> Directive:
Would you copy only the lines below, beginning with the one that contains "How far apart" and running through the last entry line?

> Items:
• • •

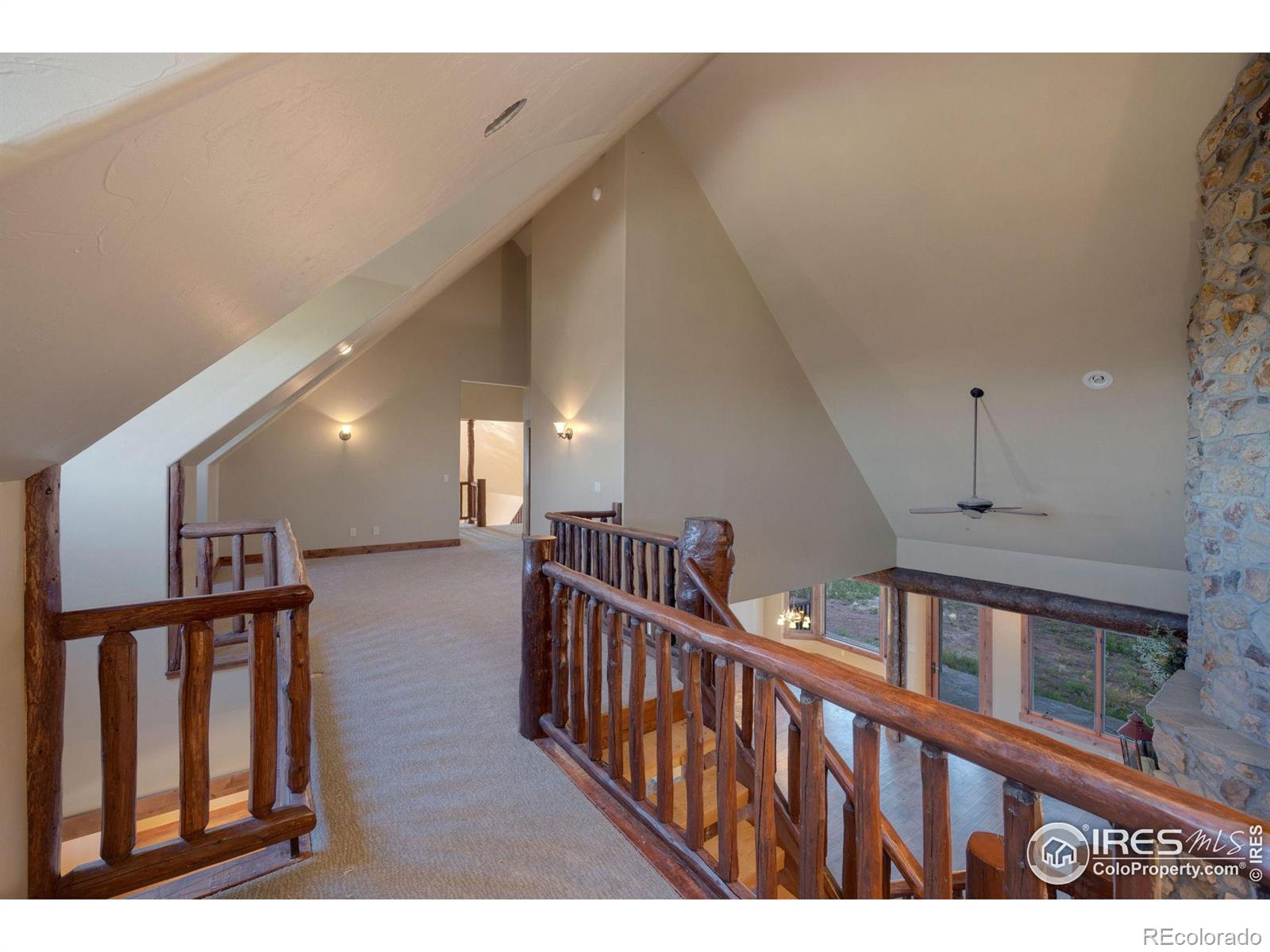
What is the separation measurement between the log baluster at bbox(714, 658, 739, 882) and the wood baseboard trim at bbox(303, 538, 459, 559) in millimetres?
6646

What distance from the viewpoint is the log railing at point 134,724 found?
4.61 feet

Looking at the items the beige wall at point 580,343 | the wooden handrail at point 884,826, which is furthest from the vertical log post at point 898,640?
the wooden handrail at point 884,826

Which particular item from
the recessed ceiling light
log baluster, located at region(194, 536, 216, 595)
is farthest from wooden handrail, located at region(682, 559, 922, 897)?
log baluster, located at region(194, 536, 216, 595)

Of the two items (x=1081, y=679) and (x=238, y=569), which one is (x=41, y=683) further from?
(x=1081, y=679)

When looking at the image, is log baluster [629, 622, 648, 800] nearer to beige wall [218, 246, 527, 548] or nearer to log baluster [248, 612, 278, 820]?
log baluster [248, 612, 278, 820]

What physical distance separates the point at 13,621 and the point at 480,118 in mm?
1684

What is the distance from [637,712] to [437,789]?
34.4 inches

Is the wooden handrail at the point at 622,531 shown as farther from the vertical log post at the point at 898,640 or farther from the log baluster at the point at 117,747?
the vertical log post at the point at 898,640

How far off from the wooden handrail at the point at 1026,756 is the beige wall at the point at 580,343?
420cm

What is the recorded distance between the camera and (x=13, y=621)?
134 cm

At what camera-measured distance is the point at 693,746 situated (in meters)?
1.69
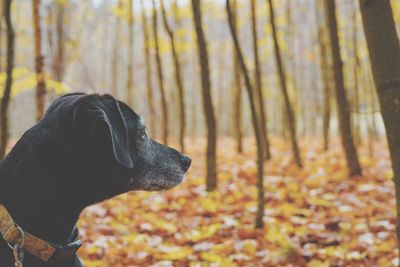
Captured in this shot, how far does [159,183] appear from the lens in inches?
128

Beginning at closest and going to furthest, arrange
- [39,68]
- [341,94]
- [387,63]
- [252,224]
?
[387,63], [252,224], [341,94], [39,68]

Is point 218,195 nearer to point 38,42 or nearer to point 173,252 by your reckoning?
point 173,252

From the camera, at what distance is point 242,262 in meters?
4.96

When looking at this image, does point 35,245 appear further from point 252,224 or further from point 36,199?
point 252,224

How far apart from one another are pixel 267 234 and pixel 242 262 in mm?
836

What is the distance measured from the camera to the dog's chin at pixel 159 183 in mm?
3166

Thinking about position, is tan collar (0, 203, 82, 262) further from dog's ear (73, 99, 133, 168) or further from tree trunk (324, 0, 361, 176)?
tree trunk (324, 0, 361, 176)

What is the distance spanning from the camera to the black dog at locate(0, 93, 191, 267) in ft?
8.43

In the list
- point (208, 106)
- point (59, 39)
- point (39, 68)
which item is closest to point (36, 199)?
point (208, 106)

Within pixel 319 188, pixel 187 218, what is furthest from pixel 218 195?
pixel 319 188

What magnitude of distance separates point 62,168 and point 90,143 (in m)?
0.21

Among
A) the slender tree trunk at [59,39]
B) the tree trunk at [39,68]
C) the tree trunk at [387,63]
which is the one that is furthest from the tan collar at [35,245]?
the slender tree trunk at [59,39]

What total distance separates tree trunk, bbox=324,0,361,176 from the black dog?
276 inches

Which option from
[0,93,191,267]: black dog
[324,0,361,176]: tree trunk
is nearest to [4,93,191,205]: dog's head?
[0,93,191,267]: black dog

• • •

> Reply:
How far apart from one another are pixel 267 234 and pixel 242 262 in mm?
836

What is the distance measured from the camera to the dog's chin at pixel 159 183 in mm?
3166

Thinking about position, is tan collar (0, 203, 82, 262) further from dog's ear (73, 99, 133, 168) or further from tree trunk (324, 0, 361, 176)?
tree trunk (324, 0, 361, 176)

What is the distance spanning from the camera to the black dog at locate(0, 93, 191, 267) in ft?
8.43

In the list
- point (208, 106)
- point (59, 39)
- point (39, 68)
which item is closest to point (36, 199)?
point (208, 106)

Within pixel 319 188, pixel 187 218, what is furthest from pixel 218 195?
pixel 319 188

What magnitude of distance separates point 62,168 and point 90,143 (in m)?
0.21

Among
A) the slender tree trunk at [59,39]
B) the tree trunk at [39,68]
C) the tree trunk at [387,63]
which is the one that is furthest from the tan collar at [35,245]?
the slender tree trunk at [59,39]

What total distance separates tree trunk, bbox=324,0,361,176 from the black dog?
276 inches

Which option from
[0,93,191,267]: black dog
[324,0,361,176]: tree trunk
is nearest to [4,93,191,205]: dog's head?
[0,93,191,267]: black dog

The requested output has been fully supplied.